Brazil’s Penal Code Virtual Asset Fraud Amendments refer to Article 10 of Law No. 14,478, of December 21, 2022, which added Article 171-A to Decree-Law No. 2,848/1940, Brazil’s Penal Code. The amendment is in force as of June 20, 2023 and creates a fraud offense involving virtual assets, securities, or financial assets. This profile focuses on the criminal-law amendment, not the full virtual-asset service provider framework.
Law No. 14,478/2022 is Brazil’s broader virtual-asset statute. It defines virtual assets, establishes policy guidelines for virtual-asset service providers, and changes financial-crime and AML laws. Article 10 is the provision most directly relevant to crypto fraud: it inserts a new Article 171-A under the Penal Code heading for fraud using virtual assets, securities, or financial assets.
Key Provisions of Brazil Penal Code Article 171-A
Article 171-A covers conduct tied to organizing, managing, offering, or distributing wallets, as well as intermediating operations involving virtual assets, securities, or any financial assets. The statutory language is framed around fraudulent means and the purpose of obtaining an unlawful advantage to another person’s detriment. The amendment is therefore narrower than general crypto-market misconduct but broader than conduct limited only to cryptocurrencies.
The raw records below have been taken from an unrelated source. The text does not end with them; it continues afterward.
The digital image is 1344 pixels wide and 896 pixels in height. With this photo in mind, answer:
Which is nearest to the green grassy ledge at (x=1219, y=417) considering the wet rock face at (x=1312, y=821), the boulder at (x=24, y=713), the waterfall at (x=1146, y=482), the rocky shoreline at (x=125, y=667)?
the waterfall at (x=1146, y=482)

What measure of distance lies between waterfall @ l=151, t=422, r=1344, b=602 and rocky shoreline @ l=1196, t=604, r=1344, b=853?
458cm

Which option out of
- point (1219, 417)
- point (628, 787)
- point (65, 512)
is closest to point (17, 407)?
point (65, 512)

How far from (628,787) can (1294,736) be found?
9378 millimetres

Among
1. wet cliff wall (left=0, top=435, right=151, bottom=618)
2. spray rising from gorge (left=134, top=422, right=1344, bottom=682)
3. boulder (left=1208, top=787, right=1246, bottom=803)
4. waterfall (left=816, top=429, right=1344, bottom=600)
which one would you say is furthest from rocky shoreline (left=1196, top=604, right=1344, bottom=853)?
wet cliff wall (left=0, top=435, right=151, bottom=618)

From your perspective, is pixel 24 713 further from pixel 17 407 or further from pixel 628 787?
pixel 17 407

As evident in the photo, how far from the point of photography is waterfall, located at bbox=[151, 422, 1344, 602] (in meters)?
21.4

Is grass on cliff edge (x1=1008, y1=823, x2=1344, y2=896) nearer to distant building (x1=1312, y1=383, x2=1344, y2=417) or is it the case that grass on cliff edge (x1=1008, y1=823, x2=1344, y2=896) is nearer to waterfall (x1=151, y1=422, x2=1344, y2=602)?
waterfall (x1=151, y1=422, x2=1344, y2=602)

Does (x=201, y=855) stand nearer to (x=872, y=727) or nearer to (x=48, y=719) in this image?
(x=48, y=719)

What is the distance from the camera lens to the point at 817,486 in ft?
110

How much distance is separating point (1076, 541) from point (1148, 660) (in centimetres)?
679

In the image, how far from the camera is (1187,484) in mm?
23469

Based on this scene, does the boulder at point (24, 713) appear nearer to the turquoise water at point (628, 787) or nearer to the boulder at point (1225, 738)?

- Covered assets: the amendment expressly references virtual assets, securities, and financial assets.
- Covered conduct: the offense can involve wallet-related activity or intermediation of asset transactions.
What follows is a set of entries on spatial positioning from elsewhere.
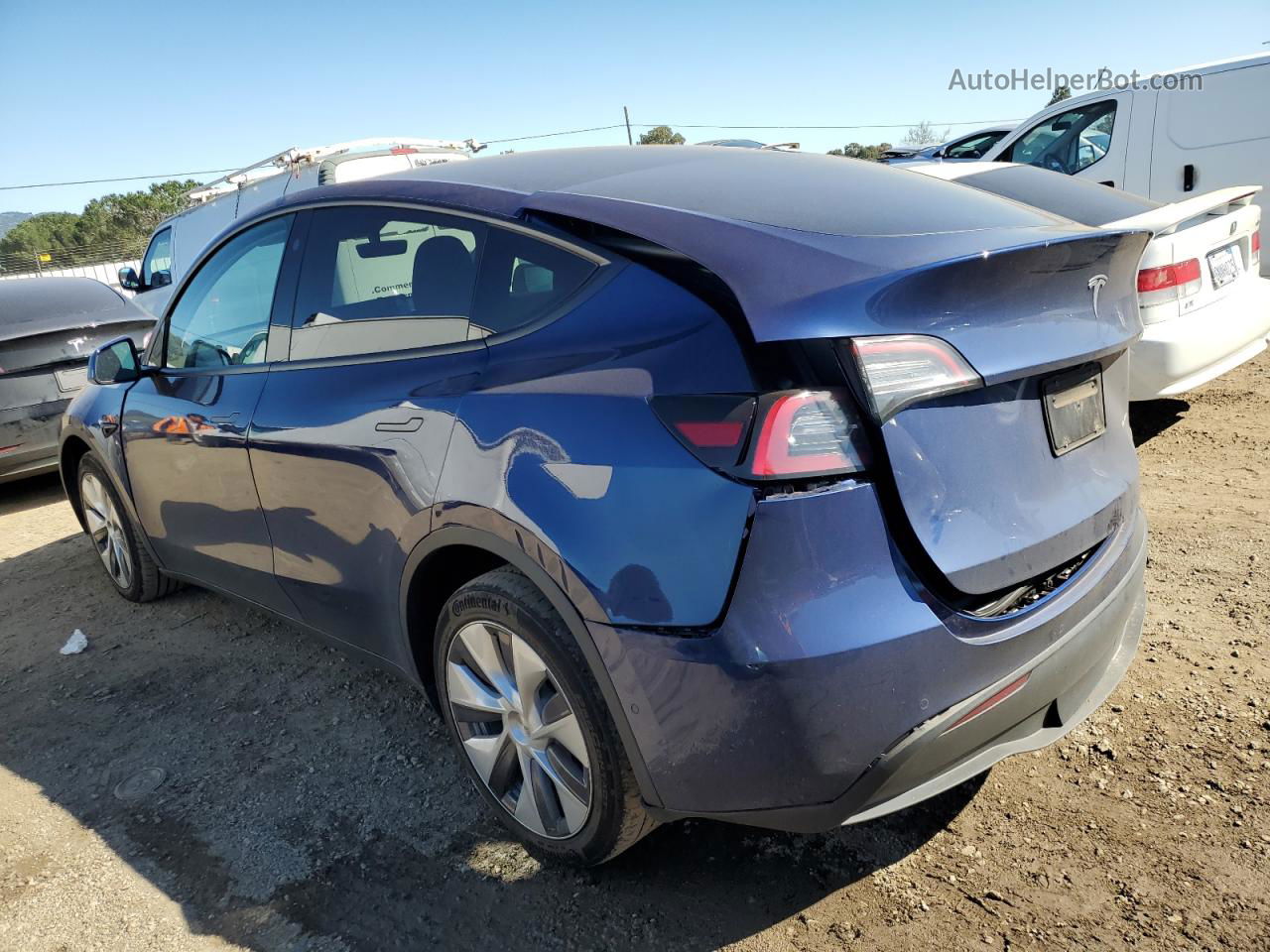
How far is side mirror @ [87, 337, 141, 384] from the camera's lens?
377cm

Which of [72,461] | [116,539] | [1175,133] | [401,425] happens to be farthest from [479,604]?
[1175,133]

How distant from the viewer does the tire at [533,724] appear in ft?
6.74

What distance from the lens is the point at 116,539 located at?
4457 millimetres

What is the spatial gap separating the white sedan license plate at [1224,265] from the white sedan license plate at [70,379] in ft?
22.8

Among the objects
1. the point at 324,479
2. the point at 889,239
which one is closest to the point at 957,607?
the point at 889,239

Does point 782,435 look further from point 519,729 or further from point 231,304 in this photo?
point 231,304

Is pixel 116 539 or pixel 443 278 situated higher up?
pixel 443 278

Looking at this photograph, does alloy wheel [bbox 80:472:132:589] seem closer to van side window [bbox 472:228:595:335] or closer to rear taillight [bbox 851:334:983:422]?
van side window [bbox 472:228:595:335]

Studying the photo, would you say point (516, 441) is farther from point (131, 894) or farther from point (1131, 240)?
point (131, 894)

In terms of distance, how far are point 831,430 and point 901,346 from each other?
215 millimetres

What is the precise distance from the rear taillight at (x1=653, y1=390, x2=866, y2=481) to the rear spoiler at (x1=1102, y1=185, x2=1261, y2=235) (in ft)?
7.72

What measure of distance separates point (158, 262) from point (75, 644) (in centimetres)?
1033

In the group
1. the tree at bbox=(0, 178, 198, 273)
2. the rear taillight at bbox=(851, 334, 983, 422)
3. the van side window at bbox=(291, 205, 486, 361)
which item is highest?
the van side window at bbox=(291, 205, 486, 361)

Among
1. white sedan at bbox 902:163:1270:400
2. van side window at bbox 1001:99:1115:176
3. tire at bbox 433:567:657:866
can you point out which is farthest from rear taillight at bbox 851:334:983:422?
van side window at bbox 1001:99:1115:176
- Fraud element: the text requires conduct that induces or keeps a person in error by artifice, ruse, or another fraudulent means.
- Penalty: the Penal Code provision sets imprisonment from four to eight years and a fine.
Status and Timeline
Law No. 14,478/2022 was enacted on December 21, 2022 and published in the Diário Oficial da União on December 22, 2022. Article 14 set a 180-day period before entry into force. Senate legislative records identify June 20, 2023 as the effective date for the Penal Code additions, including Article 171-A.
As of July 7, 2026, the Câmara dos Deputados record for Law No. 14,478/2022 states that no express repeal is recorded. The profile therefore maps the current law status to In force, consistent with the non-U.S. status vocabulary used for operative laws.
Jurisdictional Impact
The amendment applies at Brazil’s federal level because it changes the national Penal Code. It may be relevant to conduct involving cryptoasset-related wallets or transactions when the statutory elements are met. It does not, by itself, create the full licensing regime for virtual-asset service providers; those broader rules sit elsewhere in Law No. 14,478/2022 and implementing acts.
The same statute also amended Law No. 7,492/1986, Brazil’s financial-crimes law, and Law No. 9,613/1998, the money-laundering law. Those changes are related, but they should be treated as companion provisions rather than part of the Article 171-A offense itself. For CryptoSlate taxonomy, the strongest fit is enforcement, with consumer protection, AML/CFT, and market-perimeter context as secondary tags.
Regulatory Context
Decree No. 11,563/2023 later assigned the Banco Central do Brasil authority to regulate, authorize, and supervise virtual-asset service providers under the broader law. CVM has also stated that the decree does not change CVM authority over securities, including securities represented digitally as tokens. This distinction matters for editorial framing: Article 171-A is a criminal-law provision, while authorization and supervision of service providers belong to the regulatory framework.
Editorial Use
This law profile should be linked to Brazil jurisdiction pages, enforcement coverage, and broader virtual-asset framework profiles. It should avoid implying that every crypto loss or failed investment is an Article 171-A offense; the official text requires fraud, unlawful advantage, and prejudice to another person. Coverage should also distinguish virtual assets from securities and financial assets where the legal source does so in published coverage.